La solution proposée consiste à trancher les prélèvements très finement, et de manière très nette. « Mon collègue, Jean-François Rees, qui est aussi co-auteur de l’article, avait l’habitude d’échantillonner avec grande précision, dans le cadre de ses recherches, des tranches de foie et de cerveau de poissons. On s’est dit qu’il serait intéressant d’essayer cette méthode sur du tissu adipeux de mammifères marins – chose que personne n’avait jamais pensé à faire – afin de le préserver sur une plus longue période », indique la bioingénieure.

« Couper le tissu en tranches très fines de la même épaisseur permet, en effet, de garder une bonne diffusion d’oxygène et des nutriments au sein de l’échantillon, et donc de le conserver vivant et fonctionnel plus longtemps », précise-t-elle encore.

Les scientifiques ont testé divers instruments, et l’appareil le plus efficace était un petit outil portable, bon marché et facile à utiliser, initialement conçu pour réaliser de fines tranches de moelle épinière de rat.

« A l’époque, en 2018, il était prévu que je me rende à Université de Californie à Santa Cruz, aux États-Unis, pour étudier les éléphants de mer, dans le cadre d’un séjour de recherche, soutenu par le FNRS. J’ai donc emporté avec moi cet outil dans l’objectif de l’exploiter pour développer une méthode. »

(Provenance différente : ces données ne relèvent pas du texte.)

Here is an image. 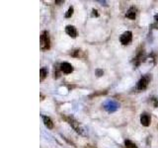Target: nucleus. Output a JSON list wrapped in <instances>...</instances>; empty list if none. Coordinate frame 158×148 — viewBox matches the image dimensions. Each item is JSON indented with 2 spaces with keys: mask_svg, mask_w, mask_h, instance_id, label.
<instances>
[{
  "mask_svg": "<svg viewBox=\"0 0 158 148\" xmlns=\"http://www.w3.org/2000/svg\"><path fill=\"white\" fill-rule=\"evenodd\" d=\"M66 121L69 123V125H70L74 130H75L78 134H81V135H85V131H84V128L79 125V122L75 120L74 117H65Z\"/></svg>",
  "mask_w": 158,
  "mask_h": 148,
  "instance_id": "f257e3e1",
  "label": "nucleus"
},
{
  "mask_svg": "<svg viewBox=\"0 0 158 148\" xmlns=\"http://www.w3.org/2000/svg\"><path fill=\"white\" fill-rule=\"evenodd\" d=\"M150 80H151L150 74H145V75H143L136 83V90L144 91L145 89L148 87V84H149Z\"/></svg>",
  "mask_w": 158,
  "mask_h": 148,
  "instance_id": "f03ea898",
  "label": "nucleus"
},
{
  "mask_svg": "<svg viewBox=\"0 0 158 148\" xmlns=\"http://www.w3.org/2000/svg\"><path fill=\"white\" fill-rule=\"evenodd\" d=\"M103 107L105 109V111H107L108 113H115L118 110V108H120V104L117 101L110 99V100H107L104 102Z\"/></svg>",
  "mask_w": 158,
  "mask_h": 148,
  "instance_id": "7ed1b4c3",
  "label": "nucleus"
},
{
  "mask_svg": "<svg viewBox=\"0 0 158 148\" xmlns=\"http://www.w3.org/2000/svg\"><path fill=\"white\" fill-rule=\"evenodd\" d=\"M40 43H41V48L43 51H47L51 47V39H49L48 34L47 31H44L40 37Z\"/></svg>",
  "mask_w": 158,
  "mask_h": 148,
  "instance_id": "20e7f679",
  "label": "nucleus"
},
{
  "mask_svg": "<svg viewBox=\"0 0 158 148\" xmlns=\"http://www.w3.org/2000/svg\"><path fill=\"white\" fill-rule=\"evenodd\" d=\"M131 41H132V33L131 31L125 32L120 37V42L122 43V44H123V46H127V44L131 43Z\"/></svg>",
  "mask_w": 158,
  "mask_h": 148,
  "instance_id": "39448f33",
  "label": "nucleus"
},
{
  "mask_svg": "<svg viewBox=\"0 0 158 148\" xmlns=\"http://www.w3.org/2000/svg\"><path fill=\"white\" fill-rule=\"evenodd\" d=\"M145 58V54H144V51L143 49H141V51H138L136 56H135V58H133V64H135V66H139L141 62L144 60Z\"/></svg>",
  "mask_w": 158,
  "mask_h": 148,
  "instance_id": "423d86ee",
  "label": "nucleus"
},
{
  "mask_svg": "<svg viewBox=\"0 0 158 148\" xmlns=\"http://www.w3.org/2000/svg\"><path fill=\"white\" fill-rule=\"evenodd\" d=\"M59 67H60L61 72H63L64 74H70L73 71V66L68 62L60 63V64H59Z\"/></svg>",
  "mask_w": 158,
  "mask_h": 148,
  "instance_id": "0eeeda50",
  "label": "nucleus"
},
{
  "mask_svg": "<svg viewBox=\"0 0 158 148\" xmlns=\"http://www.w3.org/2000/svg\"><path fill=\"white\" fill-rule=\"evenodd\" d=\"M150 121H151V117L148 115L147 113H142L140 115V123L143 126H149L150 125Z\"/></svg>",
  "mask_w": 158,
  "mask_h": 148,
  "instance_id": "6e6552de",
  "label": "nucleus"
},
{
  "mask_svg": "<svg viewBox=\"0 0 158 148\" xmlns=\"http://www.w3.org/2000/svg\"><path fill=\"white\" fill-rule=\"evenodd\" d=\"M65 33L71 38L77 37V30L74 26H71V25H68V26L65 27Z\"/></svg>",
  "mask_w": 158,
  "mask_h": 148,
  "instance_id": "1a4fd4ad",
  "label": "nucleus"
},
{
  "mask_svg": "<svg viewBox=\"0 0 158 148\" xmlns=\"http://www.w3.org/2000/svg\"><path fill=\"white\" fill-rule=\"evenodd\" d=\"M135 16H136V9L133 7V6L128 8V10H127V13H126V17L128 18L130 20H135Z\"/></svg>",
  "mask_w": 158,
  "mask_h": 148,
  "instance_id": "9d476101",
  "label": "nucleus"
},
{
  "mask_svg": "<svg viewBox=\"0 0 158 148\" xmlns=\"http://www.w3.org/2000/svg\"><path fill=\"white\" fill-rule=\"evenodd\" d=\"M42 118H43V121L44 123V125H46L48 128H49V130H52V128H53V121H52V118L48 117V116H44L42 115Z\"/></svg>",
  "mask_w": 158,
  "mask_h": 148,
  "instance_id": "9b49d317",
  "label": "nucleus"
},
{
  "mask_svg": "<svg viewBox=\"0 0 158 148\" xmlns=\"http://www.w3.org/2000/svg\"><path fill=\"white\" fill-rule=\"evenodd\" d=\"M48 68L47 67H42L40 69V80L41 81H44V78L48 76Z\"/></svg>",
  "mask_w": 158,
  "mask_h": 148,
  "instance_id": "f8f14e48",
  "label": "nucleus"
},
{
  "mask_svg": "<svg viewBox=\"0 0 158 148\" xmlns=\"http://www.w3.org/2000/svg\"><path fill=\"white\" fill-rule=\"evenodd\" d=\"M125 145H126L127 148H137V146L135 145V143H133L132 141L128 140V139L125 140Z\"/></svg>",
  "mask_w": 158,
  "mask_h": 148,
  "instance_id": "ddd939ff",
  "label": "nucleus"
},
{
  "mask_svg": "<svg viewBox=\"0 0 158 148\" xmlns=\"http://www.w3.org/2000/svg\"><path fill=\"white\" fill-rule=\"evenodd\" d=\"M73 12H74V8L72 6H70L66 11V13H65V18H70L73 15Z\"/></svg>",
  "mask_w": 158,
  "mask_h": 148,
  "instance_id": "4468645a",
  "label": "nucleus"
},
{
  "mask_svg": "<svg viewBox=\"0 0 158 148\" xmlns=\"http://www.w3.org/2000/svg\"><path fill=\"white\" fill-rule=\"evenodd\" d=\"M59 71H61L60 70V67H59V66H54V70H53L54 78H58L59 77Z\"/></svg>",
  "mask_w": 158,
  "mask_h": 148,
  "instance_id": "2eb2a0df",
  "label": "nucleus"
},
{
  "mask_svg": "<svg viewBox=\"0 0 158 148\" xmlns=\"http://www.w3.org/2000/svg\"><path fill=\"white\" fill-rule=\"evenodd\" d=\"M151 103L153 104V107H154V108H157L158 107V99L157 98L152 97L151 98Z\"/></svg>",
  "mask_w": 158,
  "mask_h": 148,
  "instance_id": "dca6fc26",
  "label": "nucleus"
},
{
  "mask_svg": "<svg viewBox=\"0 0 158 148\" xmlns=\"http://www.w3.org/2000/svg\"><path fill=\"white\" fill-rule=\"evenodd\" d=\"M95 73H96V75L98 76V77H101V76H103V74H104V71L102 70V69H96L95 70Z\"/></svg>",
  "mask_w": 158,
  "mask_h": 148,
  "instance_id": "f3484780",
  "label": "nucleus"
},
{
  "mask_svg": "<svg viewBox=\"0 0 158 148\" xmlns=\"http://www.w3.org/2000/svg\"><path fill=\"white\" fill-rule=\"evenodd\" d=\"M92 16H94V17H99L98 10H96V9H93L92 10Z\"/></svg>",
  "mask_w": 158,
  "mask_h": 148,
  "instance_id": "a211bd4d",
  "label": "nucleus"
},
{
  "mask_svg": "<svg viewBox=\"0 0 158 148\" xmlns=\"http://www.w3.org/2000/svg\"><path fill=\"white\" fill-rule=\"evenodd\" d=\"M56 4H60V3H64V0H56Z\"/></svg>",
  "mask_w": 158,
  "mask_h": 148,
  "instance_id": "6ab92c4d",
  "label": "nucleus"
},
{
  "mask_svg": "<svg viewBox=\"0 0 158 148\" xmlns=\"http://www.w3.org/2000/svg\"><path fill=\"white\" fill-rule=\"evenodd\" d=\"M98 2H99V3H101L102 5H107V4H106V3H107L106 1H102V0H98Z\"/></svg>",
  "mask_w": 158,
  "mask_h": 148,
  "instance_id": "aec40b11",
  "label": "nucleus"
},
{
  "mask_svg": "<svg viewBox=\"0 0 158 148\" xmlns=\"http://www.w3.org/2000/svg\"><path fill=\"white\" fill-rule=\"evenodd\" d=\"M154 20H155V22H158V14L154 15Z\"/></svg>",
  "mask_w": 158,
  "mask_h": 148,
  "instance_id": "412c9836",
  "label": "nucleus"
}]
</instances>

Appareil de découpe utilisé © Cathy Debier / UCLouvain

 

Appareil de découpe utilisé © Cathy Debier/UCLouvain

 

Un outil d’ores et déjà employé dans la recherche

Durant plusieurs mois, la Pre Debier a donc mené des tests en collaboration avec l’Université de Californie à Santa Cruz, ainsi qu’avec la Sonoma State University (États-Unis). Résultat ? Les tranches de 1 mm d’épaisseur, découpées avec précision et mises en culture à 37 ° C restent vivantes et fonctionnelles pendant au moins 63 heures, contre 24 heures quand le tissu est tranché de manière aléatoire.

« Nous avons, depuis la publication de l’étude, fait d’autres investigations qui montrent qu’on peut garder les tanches vivantes et fonctionnelles plus longtemps encore », mentionne la chercheuse.

« Cet outil est actuellement exploité par Laura Pirard, une doctorante dont je supervise la thèse. Pour le moment, on a exposé les tranches de tissu à des hormones de stress (cortisol et adrénaline), et on voit que cela induit toute une série de modifications au niveau de l’expression des gènes », révèle la Pre Debier.

Cette nouvelle approche in vitro facilite l’étude des effets des polluants sur les éléphants de mer. « Et il est tout à fait envisageable d’appliquer cette méthode sur les tissus adipeux d’autres mammifères marins, comme les cétacés, de différentes espèces de phoques, et même d’ours polaires », conclut la Pre Debier.